Der Vorsitzende des Frankfurter AWO-Präsidiums, Ansgar Dittmar, kündigte ebenfalls an, der Weisung aus Berlin nicht Folge zu leisten. "Das Eingreifen des Bundesvorstandes ist kontraproduktiv für unsere Transparenzoffensive", sagte der Sozialdemokrat lokalen Zeitungen. Und er fügte hinzu: "Wir müssen jetzt weiterarbeiten." Im ersten Quartal 2020 wolle man dann regulär einen neuen Vorstand wählen. Ablehnend äußerten sich auch mehrere AWO-Ortsverbände.
OB Feldmann bestreitet die Vorwürfe, auf die Bezahlung seiner Frau irgendeinen Einfluss genommen zu haben: "Auf die Gestaltung der Arbeitsverträge bei der AWO, auch des Vertrags meiner Frau, einschließlich Bezahlung und Dienstwagenregelung, habe ich keinen Einfluss genommen", sagte er. Von der Höhe des Gehaltes seiner Frau sowie dem Dienstwagen will der Oberbürgermeister nichts gewusst haben.
Die Frankfurter Sozialdezernentin Daniela Birkenfeld (CDU) hat inzwischen angeordnet, einen Teil der Zuschüsse an den Kreisverband der AWO einzubehalten. Dabei gehe es um mehrere Hunderttausend Euro. Es handele sich um die Verwaltungspauschale, die mit zehn Prozent der Personalkosten und einem Sockelbetrag veranschlagt werde, so eine Sprecherin des Sozialdezernats am 30. November.
"Diese Verwaltungspauschale behalten wir jetzt ein.
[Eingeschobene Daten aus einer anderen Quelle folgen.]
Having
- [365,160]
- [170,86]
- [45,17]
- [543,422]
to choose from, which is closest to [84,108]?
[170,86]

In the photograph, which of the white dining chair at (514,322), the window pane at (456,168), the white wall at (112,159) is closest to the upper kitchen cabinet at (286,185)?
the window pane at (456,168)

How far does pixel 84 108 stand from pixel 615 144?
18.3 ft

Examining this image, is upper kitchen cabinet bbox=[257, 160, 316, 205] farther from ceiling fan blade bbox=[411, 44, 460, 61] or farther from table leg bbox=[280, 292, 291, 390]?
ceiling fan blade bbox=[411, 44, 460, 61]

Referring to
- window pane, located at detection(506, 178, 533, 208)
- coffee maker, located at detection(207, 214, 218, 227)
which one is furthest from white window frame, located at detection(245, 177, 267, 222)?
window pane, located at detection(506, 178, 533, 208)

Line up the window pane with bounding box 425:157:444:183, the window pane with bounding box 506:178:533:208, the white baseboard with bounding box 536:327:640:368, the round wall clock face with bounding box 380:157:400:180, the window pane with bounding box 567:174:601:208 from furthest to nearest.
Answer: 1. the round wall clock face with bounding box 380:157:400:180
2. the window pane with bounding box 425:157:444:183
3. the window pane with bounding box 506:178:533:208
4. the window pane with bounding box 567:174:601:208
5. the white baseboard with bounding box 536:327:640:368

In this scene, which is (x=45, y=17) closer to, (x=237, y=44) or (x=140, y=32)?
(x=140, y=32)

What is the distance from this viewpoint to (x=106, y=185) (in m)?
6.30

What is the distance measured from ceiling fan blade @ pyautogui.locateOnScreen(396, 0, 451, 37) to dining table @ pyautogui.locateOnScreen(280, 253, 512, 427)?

Wir zweifeln daran, dass die städtischen Mittel den Grundsätzen der Wirtschaftlichkeit entsprechend verwendet werden und wollen Einblick in die Unterlagen der AWO", hieß es.
Zuvor hatte die Frankfurter AWO bereits beschlossen, auf die Vorwürfe mit einer Transparenzoffensive zu reagieren. Das beschlossene Maßnahmenpaket umfasst unter anderem, einen externen Compliance-Officer zu bestellen. Dieser solle ab 1. Januar 2020 seine Arbeit aufnehmen und mit weitgehenden Befugnissen ausgestattet werden.
Er soll sowohl die internen Kontrollorgane ergänzen als auch als Ombudsmann neutrale Anlaufstelle für Hinweisgeber sein. So können Beschäftigte künftig tatsächliche oder auch nur vermeintliche Verfehlungen anonym melden. Hinweisen soll grundsätzlich nachgegangen werden. Mit diesem Schritt gehe die AWO Frankfurt über den bundesweit geltenden AWO-Governance-Kodex hinaus. "Auch wenn wir davon überzeugt sind, dass die Vorwürfe entkräftet werden, haben wir der Staatsanwaltschaft selbstverständlich unsere volle und uneingeschränkte Kooperation zugesichert", unterstrich AWO-Vorsitzender Dittmar.
Peter Feldmann sieht sich auch wegen seiner Stelle bei der AWO unter Druck, die er vor seiner OB-Wahl 2012 innehatte. Beschäftigt war er damals bei der Johanna-Kirchner-Stiftung der AWO. Vorher war er Leiter eines AWO-Altenheimes in Darmstadt-Eberstadt. Es wird behauptet, die Stelle bei der Kirchner-Stiftung in Frankfurt sei eigens für Feldmann geschaffen worden, damit er seinen OB-Wahlkampf vorbereiten konnte. Nach seiner Wahl wurde der Posten ersatzlos gestrichen.
Das bestreitet Dittmar im Interview mit der "Frankfurter Rundschau": "Feldmann wurde als Belegungsmanager wegen seiner guten Kontakte eingestellt. Wir hatten damals erhebliche Probleme, unsere Häuser auszulasten. Das hatte mit Sanierungsstau zu tun. Wir haben von seinem Netzwerk sehr profitiert." Auch dass die Stelle nach seinem Weggang wieder verschwand, sei erklärbar, "weil Feldmann seine Aufgabe erledigt hatte".